Howie is an expert at it; he will make four or five batches of Hollandaise for a busy Saturday breakfast service. 
 
“I separate the eggs and add Tabasco, Worcestershire, lemon juice and salt and pepper, and I cook it over an open flame. I then add the clarified butter and adjust with salt and pepper,” says Howie.

Darryl Howie at Darlise Cafe (Photo/andrewcoppolino.com).

Rookie Hollandaise makers use a double-boiler or a large bowl sitting on a pot of gently boiling water, rather than on open flame. 
 
As for the clarified butter, whole butter (especially Canadian butter) is watery and thins the egg yolk and therefore takes more whisking. Clarifying the butter separates the milk solids and leaves you with butterfat, which, along with heat, thicken the Hollandaise.  
 
Fluid mechanics aside, Eggs Benedict includes a nice soft, runny poached egg cooked for about two-and-a-half minutes so it oozes nicely and blends with the pea meal bacon, English muffin and Hollandaise. 
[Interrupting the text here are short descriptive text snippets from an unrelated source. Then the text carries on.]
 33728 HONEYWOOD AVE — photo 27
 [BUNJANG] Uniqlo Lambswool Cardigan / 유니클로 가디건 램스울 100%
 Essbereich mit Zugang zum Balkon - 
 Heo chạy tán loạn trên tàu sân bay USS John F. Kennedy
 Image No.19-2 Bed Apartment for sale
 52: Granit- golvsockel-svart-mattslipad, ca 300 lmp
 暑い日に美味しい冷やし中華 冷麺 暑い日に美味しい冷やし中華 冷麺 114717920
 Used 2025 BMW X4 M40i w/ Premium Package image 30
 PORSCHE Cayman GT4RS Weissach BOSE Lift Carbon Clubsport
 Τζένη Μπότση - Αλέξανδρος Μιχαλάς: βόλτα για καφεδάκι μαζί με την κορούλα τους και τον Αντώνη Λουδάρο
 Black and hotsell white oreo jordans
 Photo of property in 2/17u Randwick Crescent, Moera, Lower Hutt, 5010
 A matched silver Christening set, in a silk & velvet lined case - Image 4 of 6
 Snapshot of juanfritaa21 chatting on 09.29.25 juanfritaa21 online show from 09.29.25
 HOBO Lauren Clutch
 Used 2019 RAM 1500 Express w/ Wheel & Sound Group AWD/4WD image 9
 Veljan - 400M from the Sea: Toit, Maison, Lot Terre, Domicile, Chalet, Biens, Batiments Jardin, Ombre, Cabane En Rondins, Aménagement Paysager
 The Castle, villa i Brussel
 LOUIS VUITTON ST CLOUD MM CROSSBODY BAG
Add to that Howie’s potato pancake.

He cooks the potatoes with skins on, cools and peels them. He then adds caramelized onions, salt and pepper, garlic, some sugar and parsley. “That is bound with chickpea flour and eggs, so they’re gluten-free,” he says. “It’s my own recipe.” 

In a busy restaurant, dishes that come together quickly are important; for veteran cook Howie, that includes classic eggs with an egg sauce. 
 
“Benedicts in general are really easy once the Hollandaise is made,” he says. “I like Bennies.”